Sustainability accounting is generally geared towards providing a better life for the people.

Another good example is the predecessor to the renowned Alberta GPI accounts that was referred to as the Yukon Sustainable Progress Indicator system. It was developed for the famous Yukon Council on the basis of the Economy and also the Environment for measuring and reporting on all aspects of the state of Yukon’s progress, mainly towards sustainable development. The indicators found were explicitly aligned mainly with key policy goals and also objectives of the renowned Yukon government hence providing a very comprehensive portrait of the economic, social and also environmental well-being.

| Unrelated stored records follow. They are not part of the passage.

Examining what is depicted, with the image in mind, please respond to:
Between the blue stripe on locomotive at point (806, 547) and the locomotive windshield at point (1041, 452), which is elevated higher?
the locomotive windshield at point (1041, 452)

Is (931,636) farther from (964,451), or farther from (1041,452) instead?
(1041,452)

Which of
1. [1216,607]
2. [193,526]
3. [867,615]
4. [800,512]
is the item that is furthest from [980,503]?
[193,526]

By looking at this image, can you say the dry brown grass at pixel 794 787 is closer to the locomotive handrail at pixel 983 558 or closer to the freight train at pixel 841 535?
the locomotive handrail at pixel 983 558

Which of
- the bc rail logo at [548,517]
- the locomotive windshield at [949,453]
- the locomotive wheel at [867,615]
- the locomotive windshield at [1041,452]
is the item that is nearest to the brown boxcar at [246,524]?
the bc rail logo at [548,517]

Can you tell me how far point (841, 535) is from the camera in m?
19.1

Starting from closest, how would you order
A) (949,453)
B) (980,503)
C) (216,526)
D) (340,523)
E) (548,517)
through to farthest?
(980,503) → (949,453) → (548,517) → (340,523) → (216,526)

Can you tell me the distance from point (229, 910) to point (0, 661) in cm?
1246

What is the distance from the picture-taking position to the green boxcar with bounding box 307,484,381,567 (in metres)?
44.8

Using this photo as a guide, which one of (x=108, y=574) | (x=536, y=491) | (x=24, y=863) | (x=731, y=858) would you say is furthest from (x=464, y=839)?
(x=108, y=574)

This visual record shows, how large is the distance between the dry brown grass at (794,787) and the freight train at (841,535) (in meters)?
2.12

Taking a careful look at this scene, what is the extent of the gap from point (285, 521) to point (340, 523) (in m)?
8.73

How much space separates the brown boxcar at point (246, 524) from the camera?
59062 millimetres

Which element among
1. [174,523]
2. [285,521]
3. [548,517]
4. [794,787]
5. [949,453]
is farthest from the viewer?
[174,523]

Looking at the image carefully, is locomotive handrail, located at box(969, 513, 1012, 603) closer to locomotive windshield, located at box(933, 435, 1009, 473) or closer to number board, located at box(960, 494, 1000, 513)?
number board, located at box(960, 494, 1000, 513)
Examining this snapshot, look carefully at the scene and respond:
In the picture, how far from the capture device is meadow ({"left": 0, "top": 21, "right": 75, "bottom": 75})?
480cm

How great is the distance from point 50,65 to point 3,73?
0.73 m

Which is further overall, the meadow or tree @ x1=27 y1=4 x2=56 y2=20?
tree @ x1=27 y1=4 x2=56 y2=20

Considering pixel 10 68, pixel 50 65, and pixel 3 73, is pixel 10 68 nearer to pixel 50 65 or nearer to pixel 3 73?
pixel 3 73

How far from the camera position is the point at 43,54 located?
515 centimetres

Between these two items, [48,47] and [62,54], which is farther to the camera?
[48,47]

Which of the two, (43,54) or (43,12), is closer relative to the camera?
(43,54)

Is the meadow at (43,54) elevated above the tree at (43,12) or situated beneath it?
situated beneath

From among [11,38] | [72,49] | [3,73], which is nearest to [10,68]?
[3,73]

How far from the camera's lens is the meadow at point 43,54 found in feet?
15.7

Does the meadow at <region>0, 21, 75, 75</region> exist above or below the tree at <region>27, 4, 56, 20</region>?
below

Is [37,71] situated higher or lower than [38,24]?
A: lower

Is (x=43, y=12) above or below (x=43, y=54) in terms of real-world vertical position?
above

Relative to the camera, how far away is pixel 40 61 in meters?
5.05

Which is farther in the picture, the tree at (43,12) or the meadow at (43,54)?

From the given SPI accounts, a “triple bottom line” greatly expressed as a major quantitative performance index for the needed environment, economy and also society and a monetized net sustainable well-being of the estimate could be eventually derived. The SPI accounts would also be used to widely track progress in line with the YCEE and the Yukon Government’s goals as well as gearing towards monitoring the overall and desired well-being.

Conclusion

Excellent market value has always had strong positive effect on all firms’ survival. Executive vision for any long--term, accounting efficiency and experience, corporate governance culture, and also business environment always change positively relating to five elements of any sustainable accounting. Organization--stakeholder relationships usually positively moderate the known relationships between the transparency accounting mindset and also the outstanding stakeholder acceptance. The organization-stakeholder relationships generally positively moderate the existing relationships between all human capital disclosure and also motivational employee commitment. It also moderates the known relationships between the human capital disclosure and also outstanding stakeholder acceptance. Sustainability accounting is, therefore, a great policy for all companies to embrace.